The admiral had expected to spend five minutes with the boy, but the five minutes became fifteen, then a half hour, then an hour. Ocho told of going to meetings with Hector, of the speeches he made, of his many friends, of antagonizing the regular priests and the bureaucrats while he spread the message of a coming new day to anyone who would listen, and many did.

Jake gave Ocho part of his attention while he thought about the lab in the science building in the University of Havana.

When Ocho finally began to run dry, Jake picked up the telephone and called Toad. “I’m in my at-sea cabin,” he said. “Have the guys in the television studio play that tape we downloaded from the satellite this morning on the television in this stateroom. No place else.”

“Yessir.”

Toad called back in three minutes. “Channel two, Admiral.”

Jake turned on the television.

In a few seconds Fidel Castro came on the screen. He was obviously a sick man. He was sitting behind a desk, wearing a green fatigue shirt.

“Citizens of Cuba, I speak to you today for the last time.
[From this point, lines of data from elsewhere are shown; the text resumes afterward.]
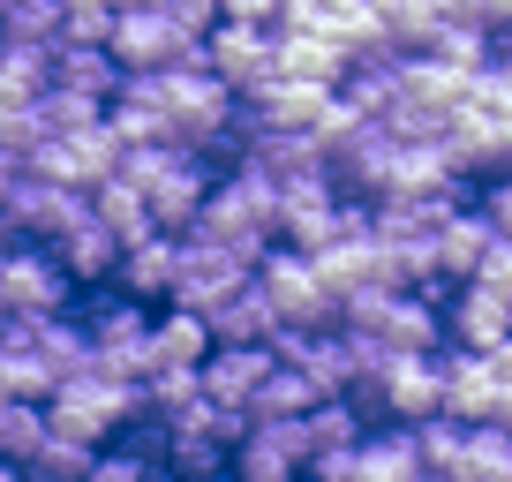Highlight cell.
Here are the masks:
<instances>
[{
  "mask_svg": "<svg viewBox=\"0 0 512 482\" xmlns=\"http://www.w3.org/2000/svg\"><path fill=\"white\" fill-rule=\"evenodd\" d=\"M362 437H369V422H362L354 400H324L317 415H309V445H317V452H354Z\"/></svg>",
  "mask_w": 512,
  "mask_h": 482,
  "instance_id": "obj_23",
  "label": "cell"
},
{
  "mask_svg": "<svg viewBox=\"0 0 512 482\" xmlns=\"http://www.w3.org/2000/svg\"><path fill=\"white\" fill-rule=\"evenodd\" d=\"M497 249V226L482 219L475 204L460 211V219L445 226V234H437V279H452V287H467V279L482 272V257H490Z\"/></svg>",
  "mask_w": 512,
  "mask_h": 482,
  "instance_id": "obj_16",
  "label": "cell"
},
{
  "mask_svg": "<svg viewBox=\"0 0 512 482\" xmlns=\"http://www.w3.org/2000/svg\"><path fill=\"white\" fill-rule=\"evenodd\" d=\"M226 23H256V31H279V16H287V0H219Z\"/></svg>",
  "mask_w": 512,
  "mask_h": 482,
  "instance_id": "obj_26",
  "label": "cell"
},
{
  "mask_svg": "<svg viewBox=\"0 0 512 482\" xmlns=\"http://www.w3.org/2000/svg\"><path fill=\"white\" fill-rule=\"evenodd\" d=\"M46 445H53V415H46V407H31V400H8V407H0V460H8V467L31 475Z\"/></svg>",
  "mask_w": 512,
  "mask_h": 482,
  "instance_id": "obj_18",
  "label": "cell"
},
{
  "mask_svg": "<svg viewBox=\"0 0 512 482\" xmlns=\"http://www.w3.org/2000/svg\"><path fill=\"white\" fill-rule=\"evenodd\" d=\"M196 53H204V46L181 38L166 8H136V16L113 23V61H121L128 76H166V68H189Z\"/></svg>",
  "mask_w": 512,
  "mask_h": 482,
  "instance_id": "obj_4",
  "label": "cell"
},
{
  "mask_svg": "<svg viewBox=\"0 0 512 482\" xmlns=\"http://www.w3.org/2000/svg\"><path fill=\"white\" fill-rule=\"evenodd\" d=\"M53 257L68 264V279H76L83 294H98V287H113V279H121V257H128V249L91 219V211H83V226H68V234L53 241Z\"/></svg>",
  "mask_w": 512,
  "mask_h": 482,
  "instance_id": "obj_10",
  "label": "cell"
},
{
  "mask_svg": "<svg viewBox=\"0 0 512 482\" xmlns=\"http://www.w3.org/2000/svg\"><path fill=\"white\" fill-rule=\"evenodd\" d=\"M144 475H151V467L136 460V452H121V445L98 452V467H91V482H144Z\"/></svg>",
  "mask_w": 512,
  "mask_h": 482,
  "instance_id": "obj_28",
  "label": "cell"
},
{
  "mask_svg": "<svg viewBox=\"0 0 512 482\" xmlns=\"http://www.w3.org/2000/svg\"><path fill=\"white\" fill-rule=\"evenodd\" d=\"M8 8H16V0H0V16H8Z\"/></svg>",
  "mask_w": 512,
  "mask_h": 482,
  "instance_id": "obj_36",
  "label": "cell"
},
{
  "mask_svg": "<svg viewBox=\"0 0 512 482\" xmlns=\"http://www.w3.org/2000/svg\"><path fill=\"white\" fill-rule=\"evenodd\" d=\"M256 287L272 294V309H279V324H287V332H339V302L324 294L317 257H302V249H287V241H279L272 257L256 264Z\"/></svg>",
  "mask_w": 512,
  "mask_h": 482,
  "instance_id": "obj_2",
  "label": "cell"
},
{
  "mask_svg": "<svg viewBox=\"0 0 512 482\" xmlns=\"http://www.w3.org/2000/svg\"><path fill=\"white\" fill-rule=\"evenodd\" d=\"M377 16H384V38L400 53H422L445 31V8H437V0H377Z\"/></svg>",
  "mask_w": 512,
  "mask_h": 482,
  "instance_id": "obj_22",
  "label": "cell"
},
{
  "mask_svg": "<svg viewBox=\"0 0 512 482\" xmlns=\"http://www.w3.org/2000/svg\"><path fill=\"white\" fill-rule=\"evenodd\" d=\"M0 392H8V400H31V407H53L61 370H53L46 354H31V347H0Z\"/></svg>",
  "mask_w": 512,
  "mask_h": 482,
  "instance_id": "obj_21",
  "label": "cell"
},
{
  "mask_svg": "<svg viewBox=\"0 0 512 482\" xmlns=\"http://www.w3.org/2000/svg\"><path fill=\"white\" fill-rule=\"evenodd\" d=\"M83 302V287L68 279V264L38 241H16L8 264H0V309L8 317H68Z\"/></svg>",
  "mask_w": 512,
  "mask_h": 482,
  "instance_id": "obj_3",
  "label": "cell"
},
{
  "mask_svg": "<svg viewBox=\"0 0 512 482\" xmlns=\"http://www.w3.org/2000/svg\"><path fill=\"white\" fill-rule=\"evenodd\" d=\"M272 370H279L272 347H219V354L204 362V392H211L219 407H249L256 392L272 385Z\"/></svg>",
  "mask_w": 512,
  "mask_h": 482,
  "instance_id": "obj_12",
  "label": "cell"
},
{
  "mask_svg": "<svg viewBox=\"0 0 512 482\" xmlns=\"http://www.w3.org/2000/svg\"><path fill=\"white\" fill-rule=\"evenodd\" d=\"M144 482H181V475H174V467H151V475H144Z\"/></svg>",
  "mask_w": 512,
  "mask_h": 482,
  "instance_id": "obj_33",
  "label": "cell"
},
{
  "mask_svg": "<svg viewBox=\"0 0 512 482\" xmlns=\"http://www.w3.org/2000/svg\"><path fill=\"white\" fill-rule=\"evenodd\" d=\"M91 467H98L91 445H76V437H53V445L38 452L31 475H38V482H91Z\"/></svg>",
  "mask_w": 512,
  "mask_h": 482,
  "instance_id": "obj_24",
  "label": "cell"
},
{
  "mask_svg": "<svg viewBox=\"0 0 512 482\" xmlns=\"http://www.w3.org/2000/svg\"><path fill=\"white\" fill-rule=\"evenodd\" d=\"M0 241H16V234H8V211H0Z\"/></svg>",
  "mask_w": 512,
  "mask_h": 482,
  "instance_id": "obj_34",
  "label": "cell"
},
{
  "mask_svg": "<svg viewBox=\"0 0 512 482\" xmlns=\"http://www.w3.org/2000/svg\"><path fill=\"white\" fill-rule=\"evenodd\" d=\"M309 482H362V445L354 452H317V460H309Z\"/></svg>",
  "mask_w": 512,
  "mask_h": 482,
  "instance_id": "obj_27",
  "label": "cell"
},
{
  "mask_svg": "<svg viewBox=\"0 0 512 482\" xmlns=\"http://www.w3.org/2000/svg\"><path fill=\"white\" fill-rule=\"evenodd\" d=\"M204 324H211V339H219V347H272V339L287 332V324H279V309H272V294L256 287V279H249L241 294H226Z\"/></svg>",
  "mask_w": 512,
  "mask_h": 482,
  "instance_id": "obj_11",
  "label": "cell"
},
{
  "mask_svg": "<svg viewBox=\"0 0 512 482\" xmlns=\"http://www.w3.org/2000/svg\"><path fill=\"white\" fill-rule=\"evenodd\" d=\"M279 83H317V91H347L354 76V53H339L332 38H302V31H279Z\"/></svg>",
  "mask_w": 512,
  "mask_h": 482,
  "instance_id": "obj_13",
  "label": "cell"
},
{
  "mask_svg": "<svg viewBox=\"0 0 512 482\" xmlns=\"http://www.w3.org/2000/svg\"><path fill=\"white\" fill-rule=\"evenodd\" d=\"M151 354H159V370H204L211 354H219V339H211L204 317H189V309H159V324H151ZM151 370V377H159Z\"/></svg>",
  "mask_w": 512,
  "mask_h": 482,
  "instance_id": "obj_15",
  "label": "cell"
},
{
  "mask_svg": "<svg viewBox=\"0 0 512 482\" xmlns=\"http://www.w3.org/2000/svg\"><path fill=\"white\" fill-rule=\"evenodd\" d=\"M204 68L219 83H234L241 98L264 91L279 68V31H256V23H219V31L204 38Z\"/></svg>",
  "mask_w": 512,
  "mask_h": 482,
  "instance_id": "obj_6",
  "label": "cell"
},
{
  "mask_svg": "<svg viewBox=\"0 0 512 482\" xmlns=\"http://www.w3.org/2000/svg\"><path fill=\"white\" fill-rule=\"evenodd\" d=\"M0 211H8V234L16 241H38V249H53V241L68 234V226H83V211H91V196L61 189V181H16V189L0 196Z\"/></svg>",
  "mask_w": 512,
  "mask_h": 482,
  "instance_id": "obj_5",
  "label": "cell"
},
{
  "mask_svg": "<svg viewBox=\"0 0 512 482\" xmlns=\"http://www.w3.org/2000/svg\"><path fill=\"white\" fill-rule=\"evenodd\" d=\"M475 211L512 241V174H490V181H482V189H475Z\"/></svg>",
  "mask_w": 512,
  "mask_h": 482,
  "instance_id": "obj_25",
  "label": "cell"
},
{
  "mask_svg": "<svg viewBox=\"0 0 512 482\" xmlns=\"http://www.w3.org/2000/svg\"><path fill=\"white\" fill-rule=\"evenodd\" d=\"M317 407H324V400H317V385H309V377L294 370V362H279V370H272V385H264V392L249 400V422H309Z\"/></svg>",
  "mask_w": 512,
  "mask_h": 482,
  "instance_id": "obj_20",
  "label": "cell"
},
{
  "mask_svg": "<svg viewBox=\"0 0 512 482\" xmlns=\"http://www.w3.org/2000/svg\"><path fill=\"white\" fill-rule=\"evenodd\" d=\"M113 287L128 294V302H144V309H166L174 302V287H181V234H151V241H136L121 257V279Z\"/></svg>",
  "mask_w": 512,
  "mask_h": 482,
  "instance_id": "obj_9",
  "label": "cell"
},
{
  "mask_svg": "<svg viewBox=\"0 0 512 482\" xmlns=\"http://www.w3.org/2000/svg\"><path fill=\"white\" fill-rule=\"evenodd\" d=\"M121 181L151 204V226L159 234H189L204 219L211 189H219V166L196 159L189 144H151V151H128L121 159Z\"/></svg>",
  "mask_w": 512,
  "mask_h": 482,
  "instance_id": "obj_1",
  "label": "cell"
},
{
  "mask_svg": "<svg viewBox=\"0 0 512 482\" xmlns=\"http://www.w3.org/2000/svg\"><path fill=\"white\" fill-rule=\"evenodd\" d=\"M91 219L106 226L113 241H121V249H136V241H151L159 234V226H151V204L136 189H128V181H106V189H91Z\"/></svg>",
  "mask_w": 512,
  "mask_h": 482,
  "instance_id": "obj_19",
  "label": "cell"
},
{
  "mask_svg": "<svg viewBox=\"0 0 512 482\" xmlns=\"http://www.w3.org/2000/svg\"><path fill=\"white\" fill-rule=\"evenodd\" d=\"M505 377L482 362V354H460L445 347V415L467 422V430H497V407H505Z\"/></svg>",
  "mask_w": 512,
  "mask_h": 482,
  "instance_id": "obj_8",
  "label": "cell"
},
{
  "mask_svg": "<svg viewBox=\"0 0 512 482\" xmlns=\"http://www.w3.org/2000/svg\"><path fill=\"white\" fill-rule=\"evenodd\" d=\"M490 76L512 91V31H497V53H490Z\"/></svg>",
  "mask_w": 512,
  "mask_h": 482,
  "instance_id": "obj_29",
  "label": "cell"
},
{
  "mask_svg": "<svg viewBox=\"0 0 512 482\" xmlns=\"http://www.w3.org/2000/svg\"><path fill=\"white\" fill-rule=\"evenodd\" d=\"M8 249H16V241H0V264H8Z\"/></svg>",
  "mask_w": 512,
  "mask_h": 482,
  "instance_id": "obj_35",
  "label": "cell"
},
{
  "mask_svg": "<svg viewBox=\"0 0 512 482\" xmlns=\"http://www.w3.org/2000/svg\"><path fill=\"white\" fill-rule=\"evenodd\" d=\"M31 482H38V475H31Z\"/></svg>",
  "mask_w": 512,
  "mask_h": 482,
  "instance_id": "obj_37",
  "label": "cell"
},
{
  "mask_svg": "<svg viewBox=\"0 0 512 482\" xmlns=\"http://www.w3.org/2000/svg\"><path fill=\"white\" fill-rule=\"evenodd\" d=\"M482 362H490V370H497V377H505V385H512V339H505V347H497V354H482Z\"/></svg>",
  "mask_w": 512,
  "mask_h": 482,
  "instance_id": "obj_30",
  "label": "cell"
},
{
  "mask_svg": "<svg viewBox=\"0 0 512 482\" xmlns=\"http://www.w3.org/2000/svg\"><path fill=\"white\" fill-rule=\"evenodd\" d=\"M445 332L460 354H497L512 339V294L482 287V279H467V287H452L445 302Z\"/></svg>",
  "mask_w": 512,
  "mask_h": 482,
  "instance_id": "obj_7",
  "label": "cell"
},
{
  "mask_svg": "<svg viewBox=\"0 0 512 482\" xmlns=\"http://www.w3.org/2000/svg\"><path fill=\"white\" fill-rule=\"evenodd\" d=\"M113 8H121V16H136V8H166V0H113Z\"/></svg>",
  "mask_w": 512,
  "mask_h": 482,
  "instance_id": "obj_31",
  "label": "cell"
},
{
  "mask_svg": "<svg viewBox=\"0 0 512 482\" xmlns=\"http://www.w3.org/2000/svg\"><path fill=\"white\" fill-rule=\"evenodd\" d=\"M53 83L98 98V106H113V98L128 91V68L113 61V46H61V53H53Z\"/></svg>",
  "mask_w": 512,
  "mask_h": 482,
  "instance_id": "obj_14",
  "label": "cell"
},
{
  "mask_svg": "<svg viewBox=\"0 0 512 482\" xmlns=\"http://www.w3.org/2000/svg\"><path fill=\"white\" fill-rule=\"evenodd\" d=\"M0 482H31V475H23V467H8V460H0Z\"/></svg>",
  "mask_w": 512,
  "mask_h": 482,
  "instance_id": "obj_32",
  "label": "cell"
},
{
  "mask_svg": "<svg viewBox=\"0 0 512 482\" xmlns=\"http://www.w3.org/2000/svg\"><path fill=\"white\" fill-rule=\"evenodd\" d=\"M362 482H422V445L407 422H384L362 437Z\"/></svg>",
  "mask_w": 512,
  "mask_h": 482,
  "instance_id": "obj_17",
  "label": "cell"
}]
</instances>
I am fatally ill ….”

The young lieutenant translated.

“I wish to spend a few minutes telling you of my dream for Cuba, my dream of what our nation can become in the years ahead. It is imperative that we end our political isolation, that we join the family of nations as a full-fledged member. To make this transition a reality will require major changes on our part, and a new political vision ….”

Jake Grafton moved closer to the television set, adjusted his glasses, and studied the image of Fidel Castro. The man was perspiring heavily, obviously in pain, and every so often he would move slightly, as if seeking a more comfortable position.

“For years I have watched with admiration and respect,” Fidel continued, “as Hector Sedano moved among our people, making friends, telling them of his vision for Cuba, preparing them for the changes and sacrifices that will be necessary in the days to come.”

Fidel winced, paused, and took a sip of water from a glass sitting nearby. Then he continued:

“We as a nation do not have to give up our revolutionary commitment to social justice to participate as full-fledged members of the world economy. We would be traitors to the heroes of the revolution and ourselves were we to do so. In the past few years the Church, in which so many Cubans believe, has come to understand that one cannot be a true Christian without an active commitment to social justice, the commitment that every loyal Cuban carries in his breast as his birthright. The Church has changed to join us. Now we also must change.